A 1945 episode of The Guiding Light. This radio episode of the popular and the longest-running scripted program in broadcast history was cited in its induction for its “breakthrough success of the innovative scriptwriter Irna Phillips, credited for inventing the genre. Though the TV series, centered on the Bauer family, the radio version focused on the Rev. John Ruthledge (Arthur Peterson) and his congregation in Five Points. The episode chosen as representative is a Thanksgiving installment with Ruthledge abroad serving as a chaplain in World War II – his friend, the Rev. Frank Tuttle, giving a moving sermon to a packed church about American values and standing together in times of strife – “The brotherhood of man is not an idle dream, but the only practical hope and certain safeguard of our community, our nation and the world.”

“The Okeh Laughing Record” of 1922. Called obnoxious, hilarious and kind of creepy, this record is what it states – laughter. The Library of Congress calls it “one of the most unusual, (in its way) influential and surprising enduring novelty records ever recorded.” Running almost three minutes, it was originally recorded in 1916 on the German Bekah label by three professional musicians. It begins with a cornetist playing a sad song when a woman’s laugh interrupts the performance. As the solo continues, a laughing man joins the laughing woman. Make sure you listen for the audible “SNORT.” Bekah’s version became a hit and it was exported to other labels including Okeh in the U.S. where it sold an estimated 1 million copies in 1922. Go figure.

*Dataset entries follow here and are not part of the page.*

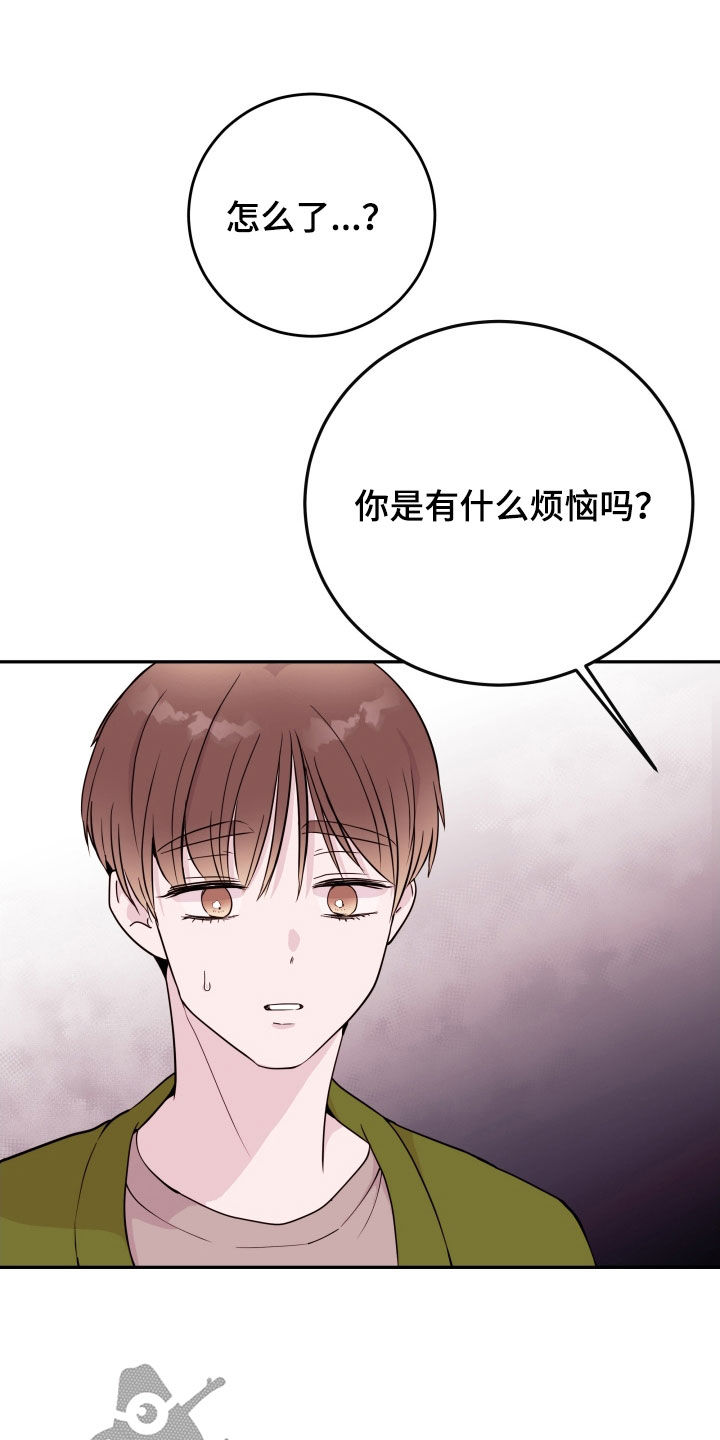 【危险小舅子】漫画-（第70章：【第二季】一时冲动）章节漫画下拉式图片-2.jpg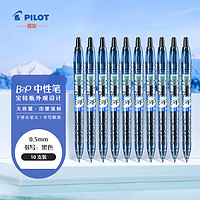 PILOT 百乐 BL-B2P-5 按动中性笔 黑色 0.5mm 10支装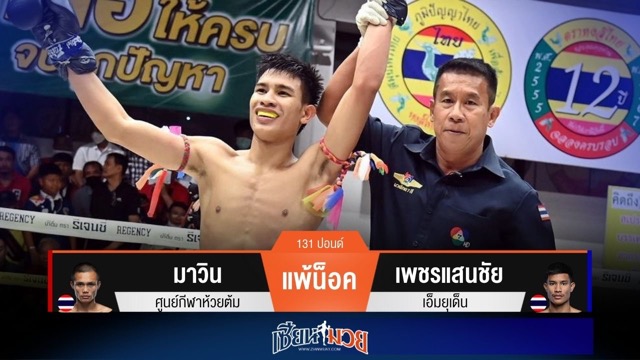 ผลมวยวันนี้ เพชรแสนชัยได้นับ! ก่อนปิดเกมน็อคมาวินร่วงยก 3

A 1941 episode of America’s Town Meeting of the Air. A NBC public affairs show that aired on the radio from 1935 to 1956 was one of the first radio talk shows. Its host, George V. Denny Jr. wanted the show to replicate the town meetings held in the “early days of the United States” that would be educational and mentally challenging. The show opened with a town crier’s bell and included a live studio audience. The episode chosen for induction is titled “Should Our Ships Convoy Materials to England,” centering on the escalating war in Europe with the two debaters raising alarm about the German threat and doing a lot of flag waving. Several boos and shout-outs from the audience can be heard during the broadcast.